---- RECORDED INFORMATION
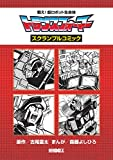 戦え!超ロボット生命体トランスフォーマー スクランブルコミック / 森藤よしひろ のシリーズ情報を見る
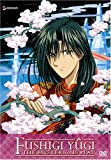 Fushigi Yugi - The Mysterious Play, Vol. 6: Illusions of Love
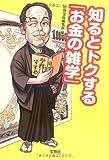 知るとトクするお金の雑学 (宝島SUGOI文庫)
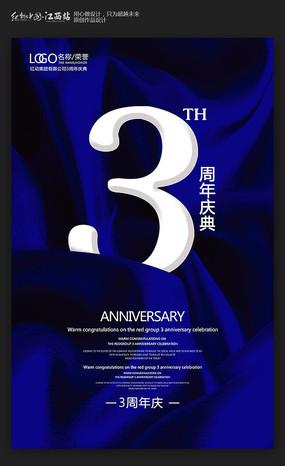 简约创意3周年庆宣传海报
--------
__WHAT YOU HAVE TO DO__
Each line of the material needs to be given again exactly, without any of its pictures.

__FINISHED EXERCISE__
 戦え!超ロボット生命体トランスフォーマー スクランブルコミック / 森藤よしひろ のシリーズ情報を見る
 Fushigi Yugi - The Mysterious Play, Vol. 6: Illusions of Love
 知るとトクするお金の雑学 (宝島SUGOI文庫)
 简约创意3周年庆宣传海报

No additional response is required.